Cape Town is a magical place; the light, the air, the food, the wine, the people, the price and the environment are all about as perfect as you can imagine. I can’t think of a place that is better suited to fun filled holidays than the Cape, it really does tick every box. (Especially if the threat of being robbed at any moment adds a certain knee trembling frizzant for you)
With a trip to Cape Town in the diary for Christmas I started planning the adventure side of our holiday and in particular getting my boys into the bush for some African camping. What better way to do that than from a 20 year old Land Rover Defender 110. I was lucky enough to come across Bushpig Safaris an awesome company run out of a suburb of Cape Town that supplies expedition ready Land Rovers. I got in touch and persuaded Dave to rent me a Land Rover 110 not so much expedition ready, but more cruising The Cape ready.
This thing was awesome.
I feel very disloyal to my Pajero, but really a Defender is the epitomy of cool vehicles, oozing British African heritage. I bloody loved it. We cruised about the Cape for our whole holiday in proper style in one of the coolest vehicles I have ever driven, deploying the “Defender wave” at every opportunity we could.
I had planned a long weekend expedition into the Cederberg Mountains (about 4 hours north of Cape Town) in particular to a Kagga Kamma, a private nature reserve that has some stunning 4×4 routes, wild enough wildlife to blow the boys minds and amazing campsites. In particular I was heading for Bobbejaanskraans Camp. Bushpig safaris were kind enough to rent me camping equipment so I didn’t have to buy anything, so I provisioned the truck, planned my route (bought a map for the wrong place…crossed my fingers google might work) unpacked, checked and repacked the kit, checked the car over (kicked its tyres, all seemed in order) loaded 2 excited boys up and headed for the real wilderness, for a proper adventure.
It all was going rather well, rather too well.
What I hadn’t taken into account was one key member of the team not playing ball.
The f*cking Land Rover broke down. Of course it bloody did.
The clutch pedal sank to the floor like a wet flannel, I know it wasn’t good. We coasted to the side of the road and all dreams of adventure came to an equally abrupt halt. After some McGuiver like bush mechanicerary we limped into a petrol station to await rescue. The clutch slave cylinder had blown it seals and dumped its liquid onto the road, the only solution was a replacement cylinder and that wasn’t a quick enough fix for us to get back on the road that day.
You don’t rent a twenty year old Land Rover without the expectation of spending some time at the side of the road, but I found it hard to mask my disappointment. Fortunately South Africa’s other great treasure than adventure is wine, so I found a way through the disappointment. Our schedule in Cape Town didn’t allow for any other mega road trips, so we took to the surf, the mountain, the national park, the beaches and the restaurants for a different kind of adventure.

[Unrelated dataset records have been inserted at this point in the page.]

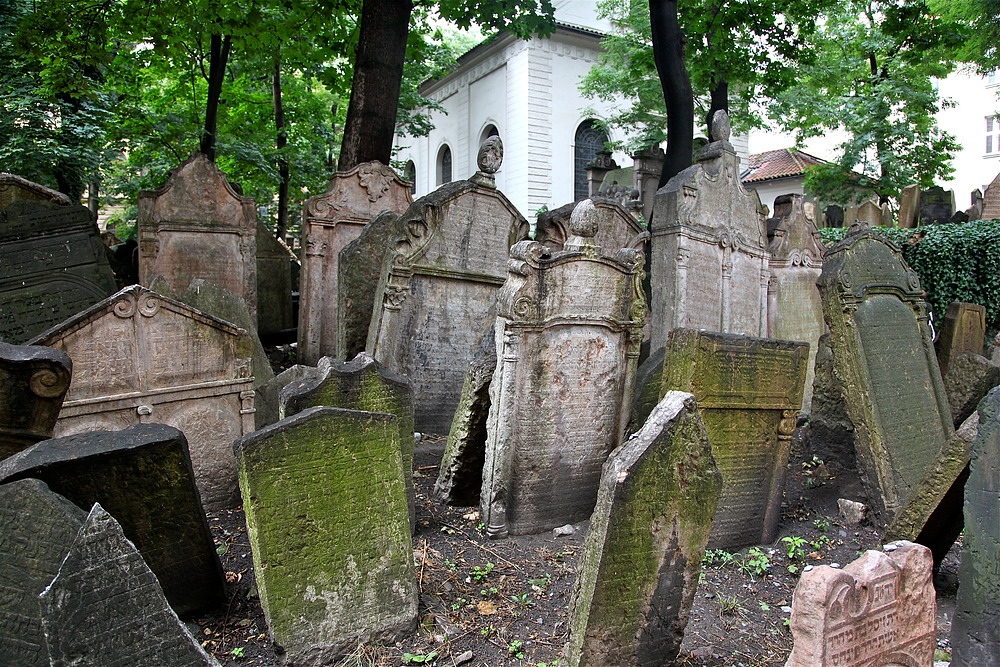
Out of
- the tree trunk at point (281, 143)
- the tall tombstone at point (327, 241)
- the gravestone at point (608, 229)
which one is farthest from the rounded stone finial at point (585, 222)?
Answer: the tree trunk at point (281, 143)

Incidentally Bushpig Safaris were awesome. They rescued the truck, gave me a different defender to use whilst they fixed the green one and then returned it back to me in excellent working order. The truck didn’t miss a beat after that, we just couldn’t fit in another proper adventure around Christmas and New Year.
Maybe next year…
Nice article pal, and clever how you did the video with the drone cam over the coast. I assume Archie is driving the car and you’re dicking around with the remote control beneath the drone….? Ru
Correct, Archie’s just worked out the biting point on a Land Rover clutch. You’d be amazed what you can train them to do…
Well done cuz – you need to stick up more piccies of your trip… Gallery plugin required! Otherwise, super jealous of the LR experience… I’m saving up for a Defender 90. Breaking down in a LR is part of the charm of them. The unpredictability is what makes them so loveable! xx
You are absolutely right, but I don’t want to blow all the good stuff in one post…
There is more coming in due course – Watch this space.